Hulamin chairperson, Mafika Edmund Mkwanazi, in a statement said the company’s applications for higher import duties on aluminium were not finding joy with authorities.
“It is disappointing and difficult to understand why the International Trade Administration Commission of South Africa (ITAC) has not supported Hulamin’s application for the imposition of an import tariff on rolled aluminium products,” Mkwanazi said.
Hulamin’s extruded aluminium products are currently covered by a 5% duty.
Hulamin, Africa’s leading manufacturer of rolled and extruded aluminium products, last year asked the government to protect it from cheaper imports through higher import duties on all of its products to the maximum level of 15%.
This followed applications to ITAC by steel makers, asking for a maximum 10% duty on imports.
Hulamin’s application failed as it was unable to convince ITAC that it was negatively affected by imports.
Mkwanazi said this would have had the effect of levelling the competitive landscape between South Africa and competing nations that hosted aluminium rolling mills worldwide, all of which have import duties that protected their domestic industry.
“The failure to impose duties will significantly hamper our effort to increase the recycling of aluminium in South Africa and reduce the viability of possible further investments in high technology capacity for the automotive industry.
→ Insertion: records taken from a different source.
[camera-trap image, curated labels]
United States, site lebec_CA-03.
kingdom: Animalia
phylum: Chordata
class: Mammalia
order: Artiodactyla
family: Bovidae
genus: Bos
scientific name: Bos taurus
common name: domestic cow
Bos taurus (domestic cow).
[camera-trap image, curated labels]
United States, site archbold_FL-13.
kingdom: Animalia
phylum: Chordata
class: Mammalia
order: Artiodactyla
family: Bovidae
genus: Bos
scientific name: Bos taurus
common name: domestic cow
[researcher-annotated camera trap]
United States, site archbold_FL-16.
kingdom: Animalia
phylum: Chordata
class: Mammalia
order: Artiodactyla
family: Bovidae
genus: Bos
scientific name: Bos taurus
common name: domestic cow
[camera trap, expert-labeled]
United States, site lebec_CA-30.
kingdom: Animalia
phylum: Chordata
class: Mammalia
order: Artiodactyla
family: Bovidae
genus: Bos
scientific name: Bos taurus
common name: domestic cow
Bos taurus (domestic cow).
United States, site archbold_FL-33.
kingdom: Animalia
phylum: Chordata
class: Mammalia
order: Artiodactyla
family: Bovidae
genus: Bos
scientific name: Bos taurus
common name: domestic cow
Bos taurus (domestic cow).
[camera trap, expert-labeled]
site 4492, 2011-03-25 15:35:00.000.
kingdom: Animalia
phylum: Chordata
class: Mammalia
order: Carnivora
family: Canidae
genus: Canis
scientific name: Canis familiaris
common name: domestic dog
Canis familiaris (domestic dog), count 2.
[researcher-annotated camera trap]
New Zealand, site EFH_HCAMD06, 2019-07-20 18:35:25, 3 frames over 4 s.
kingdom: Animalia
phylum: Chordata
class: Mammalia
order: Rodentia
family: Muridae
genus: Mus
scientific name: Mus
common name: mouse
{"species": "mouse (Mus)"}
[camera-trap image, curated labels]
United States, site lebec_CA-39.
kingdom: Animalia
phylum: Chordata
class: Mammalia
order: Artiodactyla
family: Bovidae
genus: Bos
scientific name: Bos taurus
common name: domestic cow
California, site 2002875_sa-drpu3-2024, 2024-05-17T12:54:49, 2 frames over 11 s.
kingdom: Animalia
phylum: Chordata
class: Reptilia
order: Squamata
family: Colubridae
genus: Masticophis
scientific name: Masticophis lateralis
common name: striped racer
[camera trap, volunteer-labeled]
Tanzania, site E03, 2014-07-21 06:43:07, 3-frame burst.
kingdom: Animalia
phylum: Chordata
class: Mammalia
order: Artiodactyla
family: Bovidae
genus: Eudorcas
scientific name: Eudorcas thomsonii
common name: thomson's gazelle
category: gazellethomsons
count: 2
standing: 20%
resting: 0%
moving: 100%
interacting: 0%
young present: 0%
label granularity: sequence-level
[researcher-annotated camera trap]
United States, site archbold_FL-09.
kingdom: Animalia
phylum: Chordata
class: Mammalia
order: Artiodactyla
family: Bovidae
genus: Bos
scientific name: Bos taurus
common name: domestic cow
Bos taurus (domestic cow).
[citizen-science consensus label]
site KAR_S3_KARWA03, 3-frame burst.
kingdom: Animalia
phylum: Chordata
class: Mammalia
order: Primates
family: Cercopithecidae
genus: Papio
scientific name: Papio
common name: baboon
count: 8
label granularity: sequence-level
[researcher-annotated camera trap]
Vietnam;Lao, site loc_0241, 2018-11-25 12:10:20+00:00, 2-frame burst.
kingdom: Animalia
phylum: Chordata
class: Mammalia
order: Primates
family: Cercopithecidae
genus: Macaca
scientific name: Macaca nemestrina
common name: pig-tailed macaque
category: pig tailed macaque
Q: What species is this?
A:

We await news on our application for import duty on extruded aluminium products.”
About 80% of Hulamin’s revenue comes from rolled products, with the rest from complex extruded products.
Hulamin supplies the domestic industry and exports to Europe, North America, the Middle East and Asia.
The London Metals Exchange price of aluminium has remained weak and in a band between $1 450 and $1 550 per ton since the third quarter of 2015.
Mkwanazi said this meant that the metal price lag that had a significantly negative impact on Hulamin’s financial performance in the prior year, had not had a major impact on financial performance thus far in 2016.
Hulamin warned in February that headline earnings a share for the year to the end of December 2015 would be 66% to 68% lower than the year before and reported a 67% decline to 37c a share on February 22, impacted by share based payments.
Meanwhile, Mkwanazi announced that a number of Hulamin directors would reach the end of their tenure or retire in the coming months.
“In particular and on behalf of the Board, I would specifically like to thank [Johannes Bhekumuzi] Magwaza who retires today from the Hulamin board, not only for his nine years of service on the board, but also the many years that he has served the company both directly and indirectly prior to the listing in 2007. The board thanks David Austin for his loyal service during the three years he has been with Hulamin as chief financial officer as he leaves at the end of April and wishes him well for the future,” Mkwanazi said.
Hulamin also welcomed Anton Krull as Austin’s replacement from May 3, also saying the Board had started a succession review to make at least two new appointments by the third quarter of 2016 and additional appointments in 2017 as part of a structured plan.